Rain is the last libation poured 
from the blue bowl before our hands 
go cold, our tongues reduced to ash,
clouds flowering wetness, fragmentation 
of self, so much longing lifted skyward into cold,
approaching emptiness, frozen
shards spilling, precipitation is how we name
the light flowing through water, from sea 
to sky to sink then the long darkness
of karst and aquifer.

Peach Delphine is a queer poet from Tampa, Florida. Former cook infatuated with what remains of the undeveloped Gulf coast.

Sandhill Crane Migration

by Jessica Poli

                  Kearney, Nebraska

No, this was not the edge of the world
though I thought it might be:
cranes lifting off the wide, silty river
in a huge mass, churning, shifting
as the light shifted, the sun making its slow way 
to the water.

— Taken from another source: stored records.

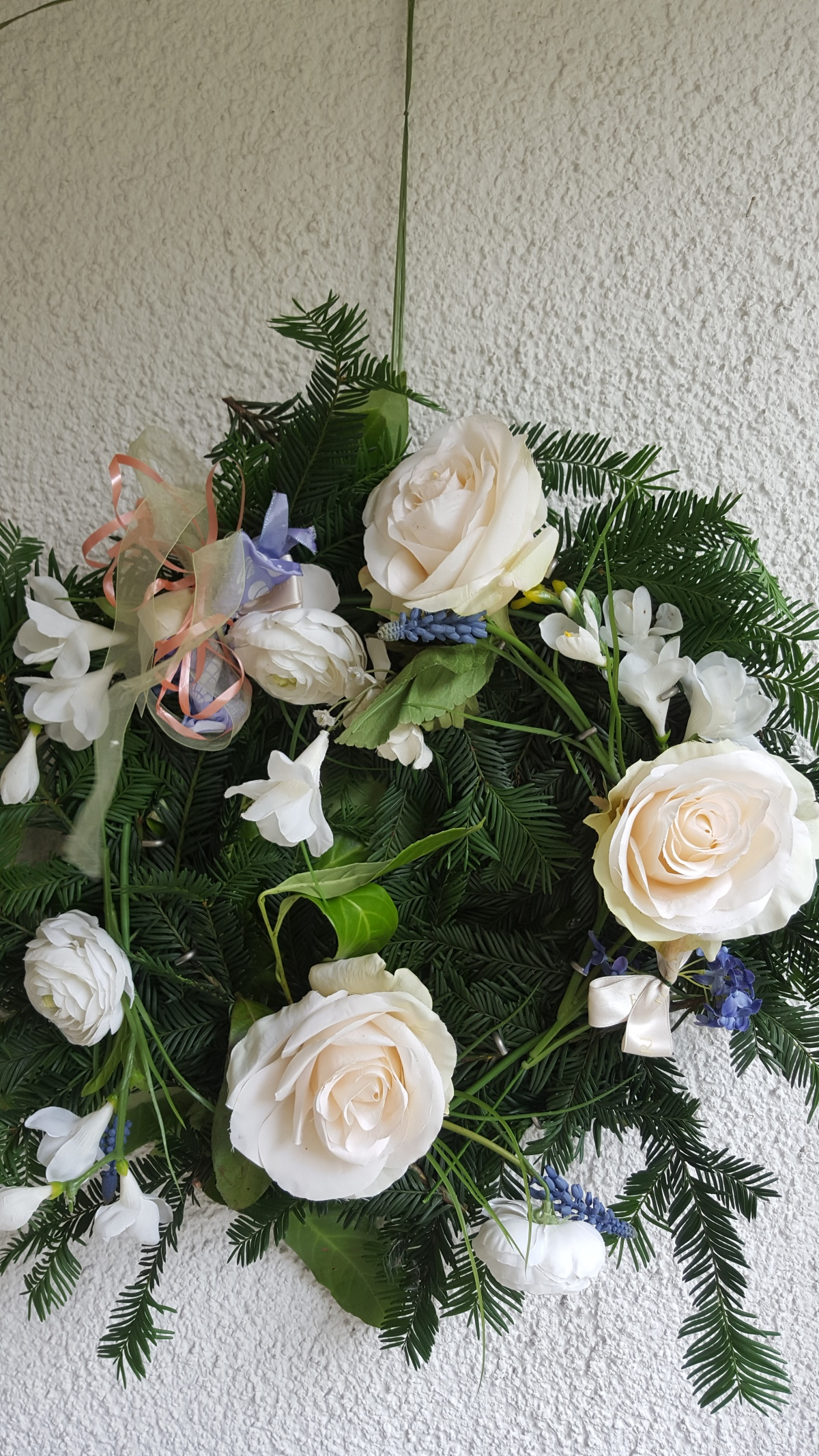 Wrap a Wreath of W(hite)Roses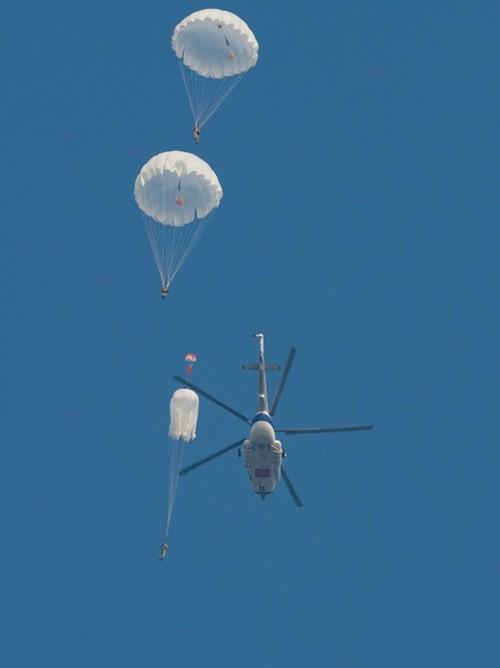 Bộ đội Đặc công nâng cao khả năng hiệp đồng tác chiến, đổ bộ đường không - Ảnh 4.
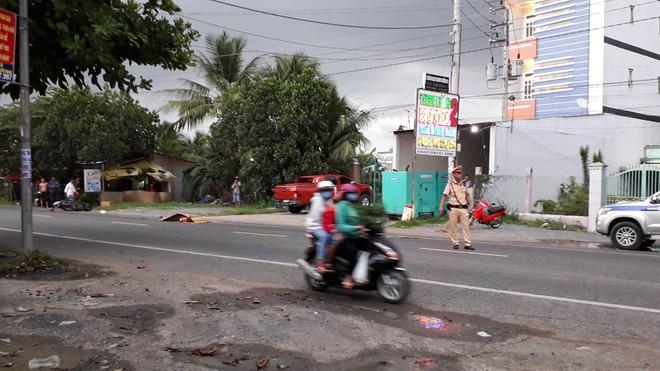 Tiền Giang: Thượng úy cảnh sát giao thông bị xe container cán tử vong tại chỗ - Ảnh 1.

I didn’t expect
the tears that came—or not the tears themselves,
but the reason for them, this witnessing
of birds’ bodies huddled together warmly on the water 
and flying in close lines along the horizon, 
a sight which suddenly raised
a wild jealousy in me. 
To be close to that many bodies, 
to feel someone else’s strong wing 
brush against your soft underbelly—
I wanted that. 
I wanted to be jostled in line at the grocery store
waiting to buy milk and peanut butter,
to get lost in a sweaty crowd 
at The Bourbon listening to a band 
that only knew four songs.
No, this wasn’t the edge of the world,
but it felt like we’d been coming to it again and again
for the last year, getting closer
to the sharp edge of ourselves, that place
where we can stand no more, 
where there’s an audible snap 
and then all the grief floods in. 
The water was low on the river.
Before I left, I stared at it
moving across the silt that gathered
around the bridge’s piers.
Two cranes flew overhead and called out,
and the sound echoed in me.

Jessica Poli is the author of four chapbooks and co-editor of the collection More in Time: A Tribute to Ted Kooser (University of Nebraska Press, 2021). Her work has appeared in Best New Poets, Southern Indiana Review, The Adroit Journal, and Redivider, among other places. She is a PhD student at the University of Nebraska-Lincoln, founder and editor of Birdfeast, and Assistant Poetry Editor of Prairie Schooner.

Tide

by Hulian Zhang

Bit by bit
Bite by bite

The invisible was swallowing
I can hear it masticating

That must be the last intact part of my skin
Because from where I feel the pain
 
I was waiting for it to finish the last chew
I was waiting with an unprecedented peaceful despair  
 
Quiet so quiet
Slight by slight

Here comes a light
The warmth from my friends’ chests, the beating tide

Hulian Zhang (she/her) is currently a PhD candidate in Medical Ethics and Law at Newcastle Law School, Newcastle University (UK). This is her first time publicly sharing her poems.